To achieve the changes outlined above we need our employees to support them wholeheartedly. This will require evolving the culture the Company has developed in the past. IDS has started off as a scientific organization and its reputation has been built by scientific excellence. With the growth - which was driven mainly by the growth in the market for automated vitamin D assays - we have left our scientific niche and are now facing competition at the commercial level. This requires strengthening business sense as a part of our Company culture.

Another part of the culture we want to strengthen is a bias for action. This starts with the role of the CEO - he has to immerse himself into the depths of operations to be able to gain conviction of what has to be done and to take the required decisions - even when they are unpopular. Thus we can report that by now we have taken final decisions on the assay development roadmaps for both FY 2016 and 2017.

A third aspect of corporate culture we would like to strengthen is ambition. This requires benchmarking ones achievements against peers, preferably best-in-class. Thus we have spent significant time with the Executive Management team in the last few months studying our competitors to build acceptance what constitutes good performance. And we will continue to report to you as our owners how we have been doing against our main peers.

These three values have also been integrated into our recruiting process: we now start looking for people with these personality traits first - and technical/functional qualifications come second only.

7. Dividend

In the last Annual Report we stated that our dividend policy will be to pay out 25 - 30% of eps as dividends. We would like to evolve this by also giving the Company the option to buy back shares if the opportunity arises and the Board believes it to be value generating to shareholders. In other words, we may buy back shares whenever we feel that the market price is below the intrinsic value of the Company.

Therefore we propose a dividend of 3.0p (FY 2014: 8.5p). Based on adjusted basic eps of 11.1p per share this implies a payout ratio of ca. 27% i.e. within targeted range. Thus out of a net income attributable to parent of 2.4m we will pay a dividend amount of 0.9m.

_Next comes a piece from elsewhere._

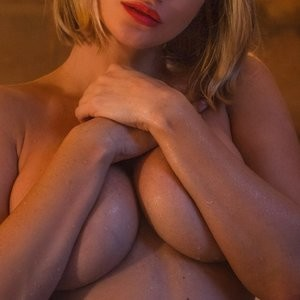 Sara Jean Underwood Topless – Celeb Nudes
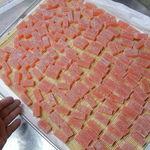 倉敷ねぼけ堂 - 料理写真:ひとくち紅羊羹を乾かしているところです。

At the AGM we will propose to give the Board authority to buy back up to 2,250,000 ordinary shares of the Company. At a share price of 280p this would imply an amount of 6.3m. Thus taken together the two uses of cash would add up to 7.2m.

8. HR

Whilst FY 2015 was not successful in financial terms it required a lot of work and adjustment from our staff - last but not least a massive change in the Board composition. After having been in the Executive Chairman role for three months whilst we undertook the search for a new CEO, I can wholeheartedly state that the quality and commitment of IDS staff is a key asset. This makes me confident that we will be able to succeed in the many changes which will have to take place going forward.

I would therefore like to thank all of our staff for their effort and commitment in the last year. We will continue to need you and your commitment to make IDS a company which will be a stronger and more successful company going forwards.

9. Outlook

FY 2016 will be a year of transition for the Company:

a) We are still suffering from the negative momentum which prevailed throughout FY 2015; and

b) any changes will take time to become effective.

In May 2015 we provided revenue guidance of 39m-42m for FY2016 and we hope that we will be able to show an improvement in momentum between H1 and H2 of the FY2016.

Dr Burkhard Wittek

Chairman



Operational Review

During the financial year 2014/15, we fell short of a number of goals we set ourselves at the beginning of the fiscal year. The strategy set at the time is still broadly valid, however we have started to put increased focus on implementation and on managing cost. Our operational review will go along the lines of our main strategic pillars which we reiterated in the May 2015 trading update:

1) Increase automated assay panel via new launches

2) Increase net new placements through sales excellence

3) Focus on cost management

4) M&A to reach critical size in automated IVD

1. Increase automated assay panel via new launches

Since my arrival at IDS I have reviewed the innovation and development processes together with the managers in charge. My impression has been that we have to strengthen the role of project management vis--vis the managers of the functional areas. The current processes are too sequential in nature - a process passes through one functional area and is then "handed over" to the downstream functional area which picks up from there. My goal is to get all functions involved in a development project to be involved in the process from the beginning to get buy-in and to make sure their requirements are taken care of at the early stages.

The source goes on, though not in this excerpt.